▸ Testo di studio
________________________

Le domande della famiglia non sono campate per aria ed è necessario discuterne per capire se le indagini sulla morte dell’ex generale dei carabinieri forestali Guido Conti, trovato senza vita il 17 novembre 2017, debbano essere approfondite o meno. Insomma, se ha ragione la procura di Sulmona nel sostenere che si trattò di un suicidio senz’ombra di dubbio, oppure se ci sono ancora dettagli da chiarire. Per questo il gip del tribunale di Sulmona, Marco Billi, ha fissato un’udienza il prossimo 11 luglio, quando il legale della famiglia Alessandro Margiotta sarà chiamato a discutere gli otto punti evidenziati nell’opposizione presentata dopo la richiesta di archiviazione per il reato di istigazione al suicidio avanzata a novembre 2018 dal procuratore Aura Scarsella.

Innanzitutto, com’è possibile che quella sera, attorno alle 21, il corpo venne ritrovato da due colleghi vicino a una strada secondaria che da Sulmona porta a Pacentro in una posizione ritenuta ‘strana’ per chi si suicida con un colpo di pistola calibro 9 alla tempia: riverso in avanti, con il braccio tra il terreno e il torace, l’arma lì sotto. Accanto, a pochi metri, la Smart della figlia a bordo della quale Conti, del quale vennero ritrovate due lettere, si era allontanato in mattinata facendo perdere le proprie tracce. È da qui, secondo la famiglia, che il medico legale dovrebbe ripartire per fugare ogni sospetto sulla morte dell’ex ufficiale, che aveva deciso di passare al privato accettando l’incarico di Total a Tempa Rossa salvo dimettersi due giorni prima del presunto suicidio, poche settimane dopo aver iniziato a lavorare in Basilicata per la multinazionale del petrolio.

________________________

▸ Attività
Ricopia senza modifiche il brano del testo di studio che comincia con le parole "Le domande della" e termina dopo "procuratore Aura Scarsella.".

▸ Dati forniti
________________________

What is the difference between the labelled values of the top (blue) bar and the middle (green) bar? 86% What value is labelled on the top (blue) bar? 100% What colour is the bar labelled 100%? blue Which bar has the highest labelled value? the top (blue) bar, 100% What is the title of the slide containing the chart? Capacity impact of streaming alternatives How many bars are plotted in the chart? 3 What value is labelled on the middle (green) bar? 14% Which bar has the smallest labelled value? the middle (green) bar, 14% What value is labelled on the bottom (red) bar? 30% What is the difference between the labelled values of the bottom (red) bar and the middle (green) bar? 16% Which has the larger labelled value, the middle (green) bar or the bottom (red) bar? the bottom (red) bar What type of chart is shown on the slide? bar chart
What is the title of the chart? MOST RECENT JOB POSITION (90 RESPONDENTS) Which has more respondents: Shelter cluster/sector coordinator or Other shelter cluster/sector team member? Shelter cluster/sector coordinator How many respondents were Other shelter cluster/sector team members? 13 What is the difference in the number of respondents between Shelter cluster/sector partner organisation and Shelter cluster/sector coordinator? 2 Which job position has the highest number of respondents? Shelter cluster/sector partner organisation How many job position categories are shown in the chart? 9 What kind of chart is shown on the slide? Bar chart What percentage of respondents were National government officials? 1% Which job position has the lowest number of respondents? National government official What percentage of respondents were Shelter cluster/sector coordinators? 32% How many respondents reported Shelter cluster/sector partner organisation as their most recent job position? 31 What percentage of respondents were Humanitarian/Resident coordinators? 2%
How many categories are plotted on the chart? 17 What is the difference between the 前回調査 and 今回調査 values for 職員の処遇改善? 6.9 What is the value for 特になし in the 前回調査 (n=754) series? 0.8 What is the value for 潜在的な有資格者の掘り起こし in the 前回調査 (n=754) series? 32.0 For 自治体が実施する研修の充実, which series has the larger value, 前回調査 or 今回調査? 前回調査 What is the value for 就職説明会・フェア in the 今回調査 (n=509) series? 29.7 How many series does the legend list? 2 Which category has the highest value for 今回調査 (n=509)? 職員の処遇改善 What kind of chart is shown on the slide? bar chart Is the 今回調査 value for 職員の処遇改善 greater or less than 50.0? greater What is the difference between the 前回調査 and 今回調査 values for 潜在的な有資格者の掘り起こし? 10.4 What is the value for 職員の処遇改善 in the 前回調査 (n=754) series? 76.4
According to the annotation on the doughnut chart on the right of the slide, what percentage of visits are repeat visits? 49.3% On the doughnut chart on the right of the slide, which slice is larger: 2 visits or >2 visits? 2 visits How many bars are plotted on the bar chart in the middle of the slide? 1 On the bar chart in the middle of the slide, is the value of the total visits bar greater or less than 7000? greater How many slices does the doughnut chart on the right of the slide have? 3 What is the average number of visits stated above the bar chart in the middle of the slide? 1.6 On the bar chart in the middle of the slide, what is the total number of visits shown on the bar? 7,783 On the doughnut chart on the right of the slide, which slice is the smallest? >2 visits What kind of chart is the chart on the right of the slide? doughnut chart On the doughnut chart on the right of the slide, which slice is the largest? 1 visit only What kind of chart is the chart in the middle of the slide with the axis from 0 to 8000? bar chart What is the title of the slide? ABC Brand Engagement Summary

________________________

▸ Risultato
Le domande della famiglia non sono campate per aria ed è necessario discuterne per capire se le indagini sulla morte dell’ex generale dei carabinieri forestali Guido Conti, trovato senza vita il 17 novembre 2017, debbano essere approfondite o meno. Insomma, se ha ragione la procura di Sulmona nel sostenere che si trattò di un suicidio senz’ombra di dubbio, oppure se ci sono ancora dettagli da chiarire. Per questo il gip del tribunale di Sulmona, Marco Billi, ha fissato un’udienza il prossimo 11 luglio, quando il legale della famiglia Alessandro Margiotta sarà chiamato a discutere gli otto punti evidenziati nell’opposizione presentata dopo la richiesta di archiviazione per il reato di istigazione al suicidio avanzata a novembre 2018 dal procuratore Aura Scarsella.